Home love: Editorial on PM Modi’s emphasis on using regional language to impart education

The preference for English had been a great injustice — an expression of the ‘slave mentality’ Mr Modi had said earlier — while education in the mother tongue would give all students justice

The Editorial Board Published 03.08.23, 06:44 AM
Narendra Modi

Narendra Modi File Photo

Education in the mother tongue is the way to progress. The prime minister, Narendra Modi, recently focused on the emphasis of the National Education Policy, 2020 on the home language as a major shift. It says that children should be taught in the mother tongue or local and regional language until Class V, preferably up to Class VIII. Expressing respect for all Indian languages, Mr Modi referred to the ‘edge’ certain countries — he mentioned those in Europe — had got over others by teaching in the local language. The NEP marked the end of ‘discrimination’: earlier, fluency in English was given greater credit than the student’s capabilities. This left students from rural areas at a disadvantage; learning in the local language would give them the scope to develop their talents. The preference for English had been a great injustice — an expression of the ‘slave mentality’ Mr Modi had said earlier — while education in the mother tongue would give all students justice. Educational justice in this case would also mean social justice.

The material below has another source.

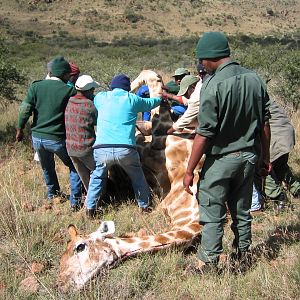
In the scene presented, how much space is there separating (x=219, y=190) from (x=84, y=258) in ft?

None of this need be dismissed as theory. What was intriguing, however, was Mr Modi’s comment that those who ‘politicise’ the language issue will now have to shut their shops of hatred. Apparently, Mr Modi was not politicising the issue with his remarks about discrimination and social justice. The question of how best to teach youngsters in a multi-lingual country is a difficult enough question for experts. Bringing up justice or discrimination cannot but make it political, perhaps because language cannot be detached from either politics or power in a general sense. Is the prime minister suggesting that the Centre’s determination to force Hindi all over India does not manifest dominant will? Or that his devaluation of English, the first language for numerous Indians and often the link between people of different regions, is purely benign? No region has only one language, neither do all children in a school have one mother tongue. If books are translated into 22 scheduled languages, what about the 122 ‘major’ ones and 1599 ‘others’? Justice is not so easy. Besides, would making English optional be the best for young people when they compete with the rest of the world? Not ideology or ‘nationalism’, but attention to all children’s learning needs at different levels may give them the desired ‘edge’.